== GOAL OF THE EXERCISE ==
Every line of the material below must be repeated exactly.

====================

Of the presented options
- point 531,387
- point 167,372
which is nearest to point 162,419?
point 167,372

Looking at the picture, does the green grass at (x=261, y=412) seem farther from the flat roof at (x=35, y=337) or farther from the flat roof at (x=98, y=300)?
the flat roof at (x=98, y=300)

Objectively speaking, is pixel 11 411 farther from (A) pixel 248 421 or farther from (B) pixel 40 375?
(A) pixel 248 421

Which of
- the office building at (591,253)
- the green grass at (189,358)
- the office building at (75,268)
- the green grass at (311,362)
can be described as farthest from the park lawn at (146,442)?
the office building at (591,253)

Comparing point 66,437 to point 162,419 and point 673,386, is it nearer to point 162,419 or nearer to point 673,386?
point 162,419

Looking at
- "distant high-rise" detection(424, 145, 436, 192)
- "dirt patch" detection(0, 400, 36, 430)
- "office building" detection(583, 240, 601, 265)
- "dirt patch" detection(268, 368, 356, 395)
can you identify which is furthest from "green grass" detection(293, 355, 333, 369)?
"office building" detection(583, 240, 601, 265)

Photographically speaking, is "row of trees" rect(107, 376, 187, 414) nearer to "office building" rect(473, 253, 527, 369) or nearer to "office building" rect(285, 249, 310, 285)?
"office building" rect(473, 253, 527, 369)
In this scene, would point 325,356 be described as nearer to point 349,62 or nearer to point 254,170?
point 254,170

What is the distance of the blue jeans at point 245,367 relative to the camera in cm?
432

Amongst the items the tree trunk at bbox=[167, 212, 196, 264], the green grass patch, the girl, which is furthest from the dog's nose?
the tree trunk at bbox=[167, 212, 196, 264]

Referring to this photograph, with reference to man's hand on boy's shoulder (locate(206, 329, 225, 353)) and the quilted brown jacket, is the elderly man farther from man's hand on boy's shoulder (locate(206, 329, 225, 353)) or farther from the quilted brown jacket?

====================

== EXERCISE OUTPUT ==
Of the presented options
- point 531,387
- point 167,372
which is nearest to point 162,419?
point 167,372

Looking at the picture, does the green grass at (x=261, y=412) seem farther from the flat roof at (x=35, y=337) or farther from the flat roof at (x=98, y=300)?
the flat roof at (x=98, y=300)

Objectively speaking, is pixel 11 411 farther from (A) pixel 248 421 or farther from (B) pixel 40 375?
(A) pixel 248 421

Which of
- the office building at (591,253)
- the green grass at (189,358)
- the office building at (75,268)
- the green grass at (311,362)
can be described as farthest from the park lawn at (146,442)?
the office building at (591,253)

Comparing point 66,437 to point 162,419 and point 673,386, is it nearer to point 162,419 or nearer to point 673,386?
point 162,419

Looking at
- "distant high-rise" detection(424, 145, 436, 192)
- "dirt patch" detection(0, 400, 36, 430)
- "office building" detection(583, 240, 601, 265)
- "dirt patch" detection(268, 368, 356, 395)
can you identify which is furthest from "green grass" detection(293, 355, 333, 369)?
"office building" detection(583, 240, 601, 265)

Photographically speaking, is "row of trees" rect(107, 376, 187, 414) nearer to "office building" rect(473, 253, 527, 369) or nearer to "office building" rect(285, 249, 310, 285)?
"office building" rect(473, 253, 527, 369)
In this scene, would point 325,356 be described as nearer to point 349,62 or nearer to point 254,170?
point 254,170

What is the distance of the blue jeans at point 245,367 relative to the camera in cm?
432

Amongst the items the tree trunk at bbox=[167, 212, 196, 264], the green grass patch, the girl, which is furthest from the dog's nose?
the tree trunk at bbox=[167, 212, 196, 264]

Referring to this photograph, with reference to man's hand on boy's shoulder (locate(206, 329, 225, 353)) and the quilted brown jacket, is the elderly man farther from man's hand on boy's shoulder (locate(206, 329, 225, 353)) or farther from the quilted brown jacket?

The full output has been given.